■ Document:
--- begin ---

The race had its first scratches on Thursday.

Rookie Jimmy Lebling pulled out close to 7 p.m., citing the well-being of his dogs.

Also last evening, fellow rookie Olivia Webster turned back into the Dawson checkpoint after departing and made the decision to scratch.

Potential Red Lantern recipient Lisbet Norris winner and her team began their 36-hour layover in Dawson shortly before 11 p.m. Thursday.

As of this morning, according to the live race tracker, four mushers have departed Eagle headed toward Trout Creek.

Moore and Sass are close together ahead of the pack. Gatt and Phillips are close together about five miles behind.

See more Quest coverage.

Comments (1)

--- end ---

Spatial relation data
--- begin ---

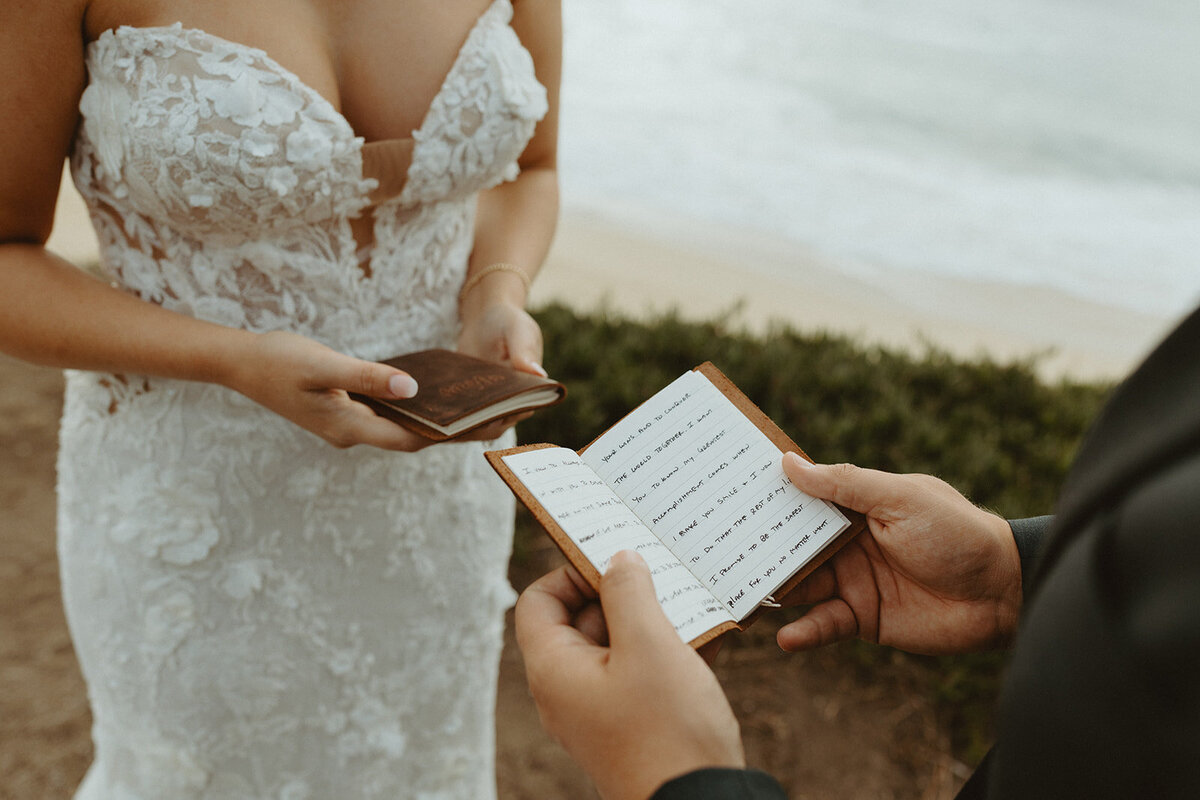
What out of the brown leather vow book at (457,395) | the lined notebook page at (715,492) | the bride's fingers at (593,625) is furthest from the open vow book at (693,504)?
the brown leather vow book at (457,395)

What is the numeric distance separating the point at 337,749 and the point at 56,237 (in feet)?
20.8

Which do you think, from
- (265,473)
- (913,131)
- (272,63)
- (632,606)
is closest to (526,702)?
(265,473)

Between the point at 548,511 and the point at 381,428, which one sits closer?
the point at 548,511

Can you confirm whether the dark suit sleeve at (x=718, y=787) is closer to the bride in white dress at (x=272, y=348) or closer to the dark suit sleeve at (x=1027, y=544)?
the dark suit sleeve at (x=1027, y=544)

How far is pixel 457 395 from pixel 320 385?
0.78 ft

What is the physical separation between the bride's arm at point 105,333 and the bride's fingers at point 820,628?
741 mm

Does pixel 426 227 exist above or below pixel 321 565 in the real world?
above

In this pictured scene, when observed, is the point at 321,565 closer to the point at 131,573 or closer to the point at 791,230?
the point at 131,573

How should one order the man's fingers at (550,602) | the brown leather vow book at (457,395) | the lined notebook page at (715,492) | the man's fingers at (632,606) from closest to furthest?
the man's fingers at (632,606) → the man's fingers at (550,602) → the lined notebook page at (715,492) → the brown leather vow book at (457,395)

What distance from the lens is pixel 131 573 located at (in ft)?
5.41

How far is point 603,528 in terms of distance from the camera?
1.15 metres

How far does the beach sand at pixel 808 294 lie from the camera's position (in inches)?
287

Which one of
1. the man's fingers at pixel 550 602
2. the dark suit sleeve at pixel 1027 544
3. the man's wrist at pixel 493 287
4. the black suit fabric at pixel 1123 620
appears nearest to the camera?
the black suit fabric at pixel 1123 620

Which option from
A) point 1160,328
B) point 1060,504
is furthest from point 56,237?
point 1160,328
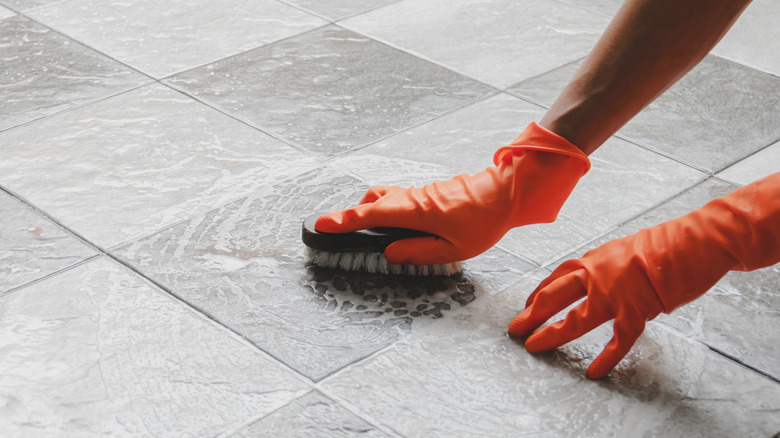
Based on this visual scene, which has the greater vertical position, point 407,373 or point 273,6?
point 273,6

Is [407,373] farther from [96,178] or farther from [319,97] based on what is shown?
[319,97]

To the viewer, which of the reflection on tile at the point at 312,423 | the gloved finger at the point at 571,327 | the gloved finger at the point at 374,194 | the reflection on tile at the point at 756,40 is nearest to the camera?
the reflection on tile at the point at 312,423

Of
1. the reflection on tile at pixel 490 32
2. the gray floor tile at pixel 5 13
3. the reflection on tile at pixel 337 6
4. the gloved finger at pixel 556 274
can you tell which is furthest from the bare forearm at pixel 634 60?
the gray floor tile at pixel 5 13

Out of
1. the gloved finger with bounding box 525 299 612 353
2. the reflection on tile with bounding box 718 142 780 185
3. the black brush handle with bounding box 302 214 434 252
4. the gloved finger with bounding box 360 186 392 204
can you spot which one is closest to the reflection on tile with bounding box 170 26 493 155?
the gloved finger with bounding box 360 186 392 204

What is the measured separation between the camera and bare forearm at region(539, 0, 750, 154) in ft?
4.08

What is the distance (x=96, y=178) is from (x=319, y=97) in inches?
20.0

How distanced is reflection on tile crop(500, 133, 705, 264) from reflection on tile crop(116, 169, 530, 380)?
0.07 metres

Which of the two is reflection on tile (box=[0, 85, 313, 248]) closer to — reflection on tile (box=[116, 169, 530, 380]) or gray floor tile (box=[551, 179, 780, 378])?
reflection on tile (box=[116, 169, 530, 380])

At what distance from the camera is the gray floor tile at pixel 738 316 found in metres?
1.27

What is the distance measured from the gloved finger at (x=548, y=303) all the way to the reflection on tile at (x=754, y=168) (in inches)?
23.6

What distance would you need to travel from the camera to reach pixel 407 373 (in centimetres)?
119

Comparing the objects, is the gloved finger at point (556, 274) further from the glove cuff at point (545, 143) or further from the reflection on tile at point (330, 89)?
the reflection on tile at point (330, 89)

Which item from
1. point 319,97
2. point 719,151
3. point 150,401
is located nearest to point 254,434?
point 150,401

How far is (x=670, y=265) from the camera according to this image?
1194 mm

--- end ---

■ The tasks:
1. Rewrite the race update from "The race had" up to and including "11 p.m. Thursday.", putting "welfare" in place of "well-being".
2. According to the race update, why did Jimmy Lebling pull out of the race?
The material stands apart from the race update and has no connection to it.

■ Results:
1.
The race had its first scratches on Thursday.

Rookie Jimmy Lebling pulled out close to 7 p.m., citing the welfare of his dogs.

Also last evening, fellow rookie Olivia Webster turned back into the Dawson checkpoint after departing and made the decision to scratch.

Potential Red Lantern recipient Lisbet Norris winner and her team began their 36-hour layover in Dawson shortly before 11 p.m. Thursday.

2. Jimmy Lebling pulled out because of concern for the well-being of his dogs.